PID control is one of the earliest developed control strategies. Due to its simple algorithm, good robustness and high reliability, it is widely used in various controls, especially for deterministic systems that can establish accurate mathematical models. However, the actual power electronic system is a system that combines linear and nonlinear, and it is difficult to establish an accurate mathematical model. In the actual debugging process, PID parameters are often poorly adjusted, performance is poor, and adaptability is relatively poor. For a long time, people have been seeking a method to adjust digital PID parameters. According to the hardware conditions of the converter system, this paper adjusts the sampling frequency to the limit value to improve the control performance of the system, uses the pole configuration method to adjust the proportional, integral, and differential coefficients of PID, and revise these parameters through MATLAB simulation to obtain good control effects.

2. Introduction to Control Object

The object of this paper is the phase-shifted full-bridge zero-voltage switching converter. The main circuit is shown in Figure 1. This converter combines the advantages of zero-voltage quasi-resonant technology and traditional PWM converter technology. The operating frequency is fixed. During the commutation process, LC resonance is used to make the device zero-voltage switch. After the commutation is completed, PWM technology is still used to transmit energy. The switching loss is small and the reliability is high. It is a soft switching circuit suitable for large and medium power switching power supplies.

Figure 1 Phase-shift controlled full-bridge converter

The controller is Motorola's DSP chip 56F8323, with a switching frequency of 150kHz, and uses a single-loop control of output voltage. The voltage loop sampling frequency is 25kHz. In the voltage loop, the output voltage is sampled and the output voltage deviation and deviation change are calculated to complete the PID calculation of the voltage loop, and at the same time complete functions such as overvoltage protection. The calculation result is used as the basis for the size of the phase shift angle to realize the control of the converter.

Here, in order to establish a simple mathematical model of a DC/DC converter that does not depend on the specific load type, the following assumptions are made:

①The power switch tube is an ideal device;
②LC forms a low-pass filter;
③The high-frequency transformer is an ideal transformer;
④Taking into account the damping factors such as the on-state voltage drop of the switch tube, the dead zone effect, the line resistance and the equivalent series resistance of the filter inductor, an equivalent resistance is synthesized as r.
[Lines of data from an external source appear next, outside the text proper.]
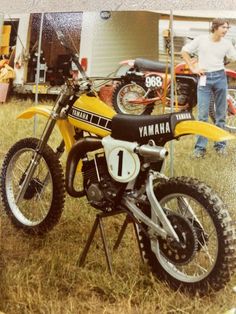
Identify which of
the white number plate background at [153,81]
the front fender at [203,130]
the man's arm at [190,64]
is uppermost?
the man's arm at [190,64]

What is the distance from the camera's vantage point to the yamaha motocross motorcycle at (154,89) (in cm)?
74

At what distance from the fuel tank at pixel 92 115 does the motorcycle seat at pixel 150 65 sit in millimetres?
82

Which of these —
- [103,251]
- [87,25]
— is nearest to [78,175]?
[103,251]

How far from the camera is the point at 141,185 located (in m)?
0.81

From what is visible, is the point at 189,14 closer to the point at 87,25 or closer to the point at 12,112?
the point at 87,25

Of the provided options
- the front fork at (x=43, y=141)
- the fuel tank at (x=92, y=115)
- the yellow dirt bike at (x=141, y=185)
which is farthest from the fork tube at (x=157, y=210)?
the front fork at (x=43, y=141)

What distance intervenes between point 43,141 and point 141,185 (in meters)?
0.22

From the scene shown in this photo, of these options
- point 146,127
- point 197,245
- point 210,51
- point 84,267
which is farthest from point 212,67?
point 84,267

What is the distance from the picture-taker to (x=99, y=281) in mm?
826

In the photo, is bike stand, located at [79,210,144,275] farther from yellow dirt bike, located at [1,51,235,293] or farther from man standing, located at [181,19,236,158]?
man standing, located at [181,19,236,158]

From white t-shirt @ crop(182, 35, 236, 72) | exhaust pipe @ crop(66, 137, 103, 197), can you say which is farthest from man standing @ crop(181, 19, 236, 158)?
exhaust pipe @ crop(66, 137, 103, 197)

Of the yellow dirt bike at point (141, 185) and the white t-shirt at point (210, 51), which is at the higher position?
the white t-shirt at point (210, 51)

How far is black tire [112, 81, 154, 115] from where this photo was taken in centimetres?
78

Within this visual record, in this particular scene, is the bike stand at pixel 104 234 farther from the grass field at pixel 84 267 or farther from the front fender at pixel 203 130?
the front fender at pixel 203 130
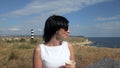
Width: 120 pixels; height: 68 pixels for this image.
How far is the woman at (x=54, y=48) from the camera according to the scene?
2801 mm

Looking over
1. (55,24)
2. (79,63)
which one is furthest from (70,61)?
(79,63)

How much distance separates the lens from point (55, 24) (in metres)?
2.84

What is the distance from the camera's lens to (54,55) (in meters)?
2.83

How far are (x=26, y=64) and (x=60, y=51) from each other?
8.93 metres

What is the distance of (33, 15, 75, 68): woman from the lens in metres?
2.80

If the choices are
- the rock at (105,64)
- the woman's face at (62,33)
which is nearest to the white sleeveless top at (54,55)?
the woman's face at (62,33)

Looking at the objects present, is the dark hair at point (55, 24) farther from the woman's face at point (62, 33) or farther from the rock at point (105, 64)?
the rock at point (105, 64)

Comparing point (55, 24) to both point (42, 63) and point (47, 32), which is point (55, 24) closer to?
point (47, 32)

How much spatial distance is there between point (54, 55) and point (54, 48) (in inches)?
3.4

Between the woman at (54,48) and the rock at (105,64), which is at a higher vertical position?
the woman at (54,48)

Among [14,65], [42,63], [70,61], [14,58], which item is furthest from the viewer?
[14,58]

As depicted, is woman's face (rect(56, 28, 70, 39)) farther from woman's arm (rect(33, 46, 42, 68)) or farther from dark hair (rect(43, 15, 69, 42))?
woman's arm (rect(33, 46, 42, 68))

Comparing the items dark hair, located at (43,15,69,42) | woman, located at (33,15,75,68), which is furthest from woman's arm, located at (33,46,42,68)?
dark hair, located at (43,15,69,42)

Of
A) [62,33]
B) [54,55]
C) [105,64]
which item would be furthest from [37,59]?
[105,64]
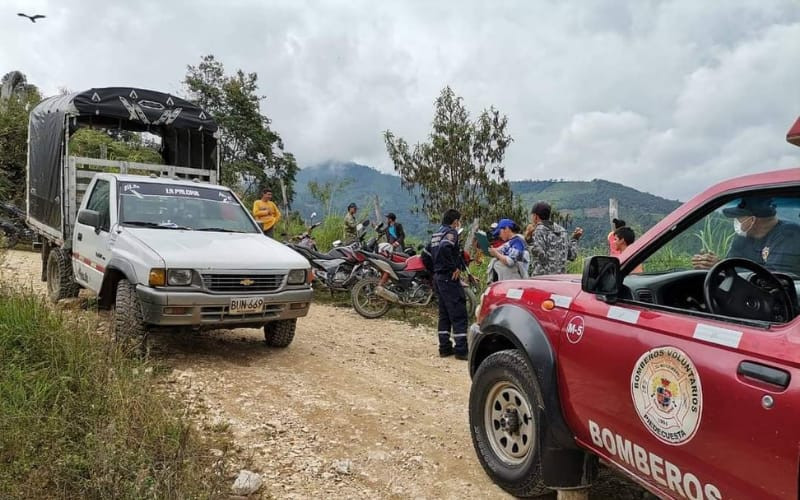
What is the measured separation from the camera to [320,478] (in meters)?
3.16

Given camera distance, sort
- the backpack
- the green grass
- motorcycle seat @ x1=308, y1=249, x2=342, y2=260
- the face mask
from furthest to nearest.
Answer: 1. motorcycle seat @ x1=308, y1=249, x2=342, y2=260
2. the backpack
3. the green grass
4. the face mask

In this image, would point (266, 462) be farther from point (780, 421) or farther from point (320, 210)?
point (320, 210)

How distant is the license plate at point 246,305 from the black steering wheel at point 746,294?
3753 millimetres

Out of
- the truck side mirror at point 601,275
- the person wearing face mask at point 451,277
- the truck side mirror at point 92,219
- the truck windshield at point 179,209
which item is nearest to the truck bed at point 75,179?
the truck windshield at point 179,209

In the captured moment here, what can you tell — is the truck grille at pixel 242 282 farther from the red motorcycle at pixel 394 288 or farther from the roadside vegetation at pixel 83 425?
the red motorcycle at pixel 394 288

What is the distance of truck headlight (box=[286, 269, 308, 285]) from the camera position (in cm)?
516

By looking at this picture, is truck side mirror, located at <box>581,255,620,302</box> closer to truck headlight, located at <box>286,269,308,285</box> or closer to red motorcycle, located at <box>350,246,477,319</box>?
truck headlight, located at <box>286,269,308,285</box>

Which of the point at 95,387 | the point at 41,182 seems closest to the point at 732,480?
the point at 95,387

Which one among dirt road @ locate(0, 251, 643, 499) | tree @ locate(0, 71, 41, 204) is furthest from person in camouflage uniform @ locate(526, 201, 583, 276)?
tree @ locate(0, 71, 41, 204)

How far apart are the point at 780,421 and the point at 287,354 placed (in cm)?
465

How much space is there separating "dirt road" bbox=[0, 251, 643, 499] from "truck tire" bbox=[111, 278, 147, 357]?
0.38 metres

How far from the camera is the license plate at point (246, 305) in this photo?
4.75 meters

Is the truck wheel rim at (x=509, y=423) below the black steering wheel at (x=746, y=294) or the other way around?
below

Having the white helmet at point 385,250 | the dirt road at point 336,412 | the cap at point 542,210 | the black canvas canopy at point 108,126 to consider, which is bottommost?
the dirt road at point 336,412
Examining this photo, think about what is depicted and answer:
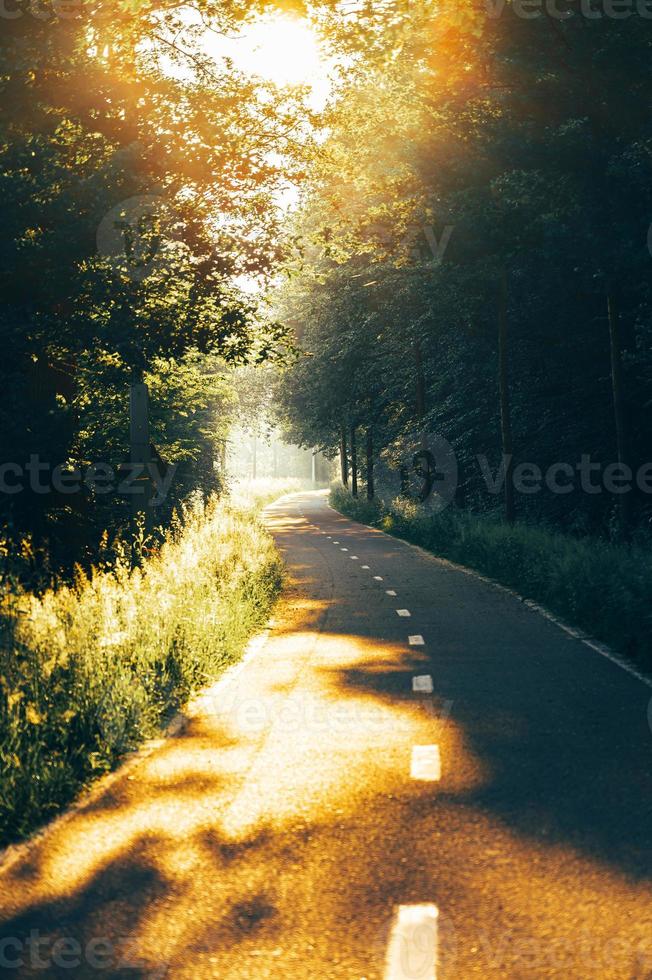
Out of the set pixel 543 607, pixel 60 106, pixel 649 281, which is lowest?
pixel 543 607

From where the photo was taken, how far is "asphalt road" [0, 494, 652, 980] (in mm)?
4625

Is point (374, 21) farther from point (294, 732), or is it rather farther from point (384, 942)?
point (384, 942)

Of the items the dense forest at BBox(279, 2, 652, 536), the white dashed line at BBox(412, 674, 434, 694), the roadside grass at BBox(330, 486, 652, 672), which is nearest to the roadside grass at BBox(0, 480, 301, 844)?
the white dashed line at BBox(412, 674, 434, 694)

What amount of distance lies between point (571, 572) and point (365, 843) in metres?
11.0

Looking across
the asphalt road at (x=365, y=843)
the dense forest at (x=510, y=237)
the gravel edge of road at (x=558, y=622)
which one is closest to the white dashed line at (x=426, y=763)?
the asphalt road at (x=365, y=843)

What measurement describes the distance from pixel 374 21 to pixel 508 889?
1356 cm

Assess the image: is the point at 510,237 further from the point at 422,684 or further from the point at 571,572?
the point at 422,684

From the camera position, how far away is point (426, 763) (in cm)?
776

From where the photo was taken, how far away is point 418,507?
3941 cm

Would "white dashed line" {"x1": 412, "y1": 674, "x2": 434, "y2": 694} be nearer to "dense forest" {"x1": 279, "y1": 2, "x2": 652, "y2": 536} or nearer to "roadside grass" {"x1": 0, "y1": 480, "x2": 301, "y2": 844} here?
"roadside grass" {"x1": 0, "y1": 480, "x2": 301, "y2": 844}

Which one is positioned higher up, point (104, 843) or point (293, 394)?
point (293, 394)

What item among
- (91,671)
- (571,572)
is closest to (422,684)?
(91,671)

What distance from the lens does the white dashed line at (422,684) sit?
10.6 m

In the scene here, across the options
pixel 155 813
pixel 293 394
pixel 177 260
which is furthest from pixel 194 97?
pixel 293 394
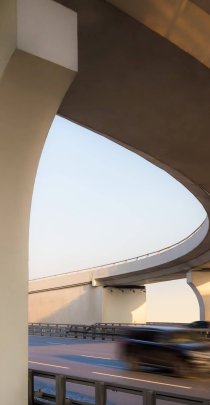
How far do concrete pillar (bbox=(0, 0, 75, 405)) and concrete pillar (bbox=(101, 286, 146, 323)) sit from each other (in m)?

3 Comparison of two digital PID control methods

Digital control is a sampling control, which can only calculate the control quantity according to the deviation value at the sampling time, so the integral term and the differential term need to be discretized. Using a series of sampling time points kT to represent the continuous time t, replacing the integral with the sum, and replacing the differential with the increment, the discrete position PID expression can be obtained:

The flow of the position PID control algorithm is shown in Figure 2.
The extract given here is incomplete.